(Exercise)
Lines from the beginning of the entries up to and including the one with "SMD led 2835" must be duplicated word for word; leave out all others.

'''

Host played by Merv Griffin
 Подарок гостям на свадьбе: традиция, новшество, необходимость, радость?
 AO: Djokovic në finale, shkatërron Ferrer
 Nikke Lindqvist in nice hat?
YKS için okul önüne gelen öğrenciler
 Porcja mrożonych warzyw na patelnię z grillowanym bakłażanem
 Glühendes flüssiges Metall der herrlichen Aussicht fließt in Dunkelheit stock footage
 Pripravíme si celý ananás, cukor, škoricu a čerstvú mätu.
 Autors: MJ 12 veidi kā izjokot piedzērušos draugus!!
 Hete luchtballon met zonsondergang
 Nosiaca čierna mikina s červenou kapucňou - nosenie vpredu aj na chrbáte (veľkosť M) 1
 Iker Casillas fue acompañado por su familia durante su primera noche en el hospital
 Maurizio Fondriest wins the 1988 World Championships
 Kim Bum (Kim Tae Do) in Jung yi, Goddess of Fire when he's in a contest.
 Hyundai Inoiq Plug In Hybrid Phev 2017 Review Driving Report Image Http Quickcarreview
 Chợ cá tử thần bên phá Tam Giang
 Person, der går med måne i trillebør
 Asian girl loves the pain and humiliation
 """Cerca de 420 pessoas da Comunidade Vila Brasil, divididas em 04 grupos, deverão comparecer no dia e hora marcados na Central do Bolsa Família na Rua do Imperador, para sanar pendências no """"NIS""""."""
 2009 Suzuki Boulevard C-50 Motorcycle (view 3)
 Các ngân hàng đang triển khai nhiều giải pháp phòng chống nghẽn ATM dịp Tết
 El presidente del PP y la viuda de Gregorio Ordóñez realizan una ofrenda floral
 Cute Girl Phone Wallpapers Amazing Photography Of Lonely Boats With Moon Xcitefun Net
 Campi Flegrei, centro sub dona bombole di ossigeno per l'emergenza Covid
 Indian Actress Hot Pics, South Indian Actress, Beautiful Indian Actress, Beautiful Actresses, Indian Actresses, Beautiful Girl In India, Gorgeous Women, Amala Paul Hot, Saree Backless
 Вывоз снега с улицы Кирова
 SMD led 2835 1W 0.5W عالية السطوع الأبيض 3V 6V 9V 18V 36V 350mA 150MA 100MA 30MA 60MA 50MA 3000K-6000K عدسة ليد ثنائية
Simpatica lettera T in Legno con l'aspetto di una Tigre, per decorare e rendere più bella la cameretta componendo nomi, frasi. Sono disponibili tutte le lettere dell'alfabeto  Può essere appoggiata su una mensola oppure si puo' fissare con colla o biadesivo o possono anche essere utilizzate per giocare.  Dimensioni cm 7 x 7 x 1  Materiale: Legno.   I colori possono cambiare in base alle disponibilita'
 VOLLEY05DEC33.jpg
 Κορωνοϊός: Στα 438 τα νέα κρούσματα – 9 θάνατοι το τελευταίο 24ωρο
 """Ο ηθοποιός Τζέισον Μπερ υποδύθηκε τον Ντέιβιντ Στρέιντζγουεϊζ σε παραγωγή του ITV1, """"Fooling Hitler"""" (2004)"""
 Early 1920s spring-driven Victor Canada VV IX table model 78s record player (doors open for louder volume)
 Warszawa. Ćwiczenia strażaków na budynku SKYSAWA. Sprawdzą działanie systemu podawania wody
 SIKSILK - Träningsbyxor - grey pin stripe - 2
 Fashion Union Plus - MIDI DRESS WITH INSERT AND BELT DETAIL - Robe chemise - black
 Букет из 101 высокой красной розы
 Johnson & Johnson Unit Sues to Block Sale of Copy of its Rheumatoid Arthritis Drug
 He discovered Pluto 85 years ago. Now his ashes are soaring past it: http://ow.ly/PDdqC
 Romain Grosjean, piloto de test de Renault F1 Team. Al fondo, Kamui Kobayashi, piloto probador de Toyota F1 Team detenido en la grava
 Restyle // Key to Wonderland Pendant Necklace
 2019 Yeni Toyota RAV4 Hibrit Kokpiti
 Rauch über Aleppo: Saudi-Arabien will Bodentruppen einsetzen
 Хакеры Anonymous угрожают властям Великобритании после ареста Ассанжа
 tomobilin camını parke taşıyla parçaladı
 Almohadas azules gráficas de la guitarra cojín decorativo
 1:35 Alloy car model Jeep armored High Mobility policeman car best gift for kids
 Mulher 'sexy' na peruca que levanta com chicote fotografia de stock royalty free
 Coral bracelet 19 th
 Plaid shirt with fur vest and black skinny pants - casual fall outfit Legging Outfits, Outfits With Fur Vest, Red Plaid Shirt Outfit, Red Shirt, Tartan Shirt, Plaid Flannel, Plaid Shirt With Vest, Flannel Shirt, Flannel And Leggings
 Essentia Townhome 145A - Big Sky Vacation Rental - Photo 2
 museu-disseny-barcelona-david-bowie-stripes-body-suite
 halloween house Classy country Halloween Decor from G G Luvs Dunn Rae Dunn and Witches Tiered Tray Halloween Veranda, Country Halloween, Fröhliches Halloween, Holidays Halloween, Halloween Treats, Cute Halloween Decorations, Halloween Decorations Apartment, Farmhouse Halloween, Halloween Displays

'''

(Written solution)
Host played by Merv Griffin
 Подарок гостям на свадьбе: традиция, новшество, необходимость, радость?
 AO: Djokovic në finale, shkatërron Ferrer
 Nikke Lindqvist in nice hat?
YKS için okul önüne gelen öğrenciler
 Porcja mrożonych warzyw na patelnię z grillowanym bakłażanem
 Glühendes flüssiges Metall der herrlichen Aussicht fließt in Dunkelheit stock footage
 Pripravíme si celý ananás, cukor, škoricu a čerstvú mätu.
 Autors: MJ 12 veidi kā izjokot piedzērušos draugus!!
 Hete luchtballon met zonsondergang
 Nosiaca čierna mikina s červenou kapucňou - nosenie vpredu aj na chrbáte (veľkosť M) 1
 Iker Casillas fue acompañado por su familia durante su primera noche en el hospital
 Maurizio Fondriest wins the 1988 World Championships
 Kim Bum (Kim Tae Do) in Jung yi, Goddess of Fire when he's in a contest.
 Hyundai Inoiq Plug In Hybrid Phev 2017 Review Driving Report Image Http Quickcarreview
 Chợ cá tử thần bên phá Tam Giang
 Person, der går med måne i trillebør
 Asian girl loves the pain and humiliation
 """Cerca de 420 pessoas da Comunidade Vila Brasil, divididas em 04 grupos, deverão comparecer no dia e hora marcados na Central do Bolsa Família na Rua do Imperador, para sanar pendências no """"NIS""""."""
 2009 Suzuki Boulevard C-50 Motorcycle (view 3)
 Các ngân hàng đang triển khai nhiều giải pháp phòng chống nghẽn ATM dịp Tết
 El presidente del PP y la viuda de Gregorio Ordóñez realizan una ofrenda floral
 Cute Girl Phone Wallpapers Amazing Photography Of Lonely Boats With Moon Xcitefun Net
 Campi Flegrei, centro sub dona bombole di ossigeno per l'emergenza Covid
 Indian Actress Hot Pics, South Indian Actress, Beautiful Indian Actress, Beautiful Actresses, Indian Actresses, Beautiful Girl In India, Gorgeous Women, Amala Paul Hot, Saree Backless
 Вывоз снега с улицы Кирова
 SMD led 2835 1W 0.5W عالية السطوع الأبيض 3V 6V 9V 18V 36V 350mA 150MA 100MA 30MA 60MA 50MA 3000K-6000K عدسة ليد ثنائية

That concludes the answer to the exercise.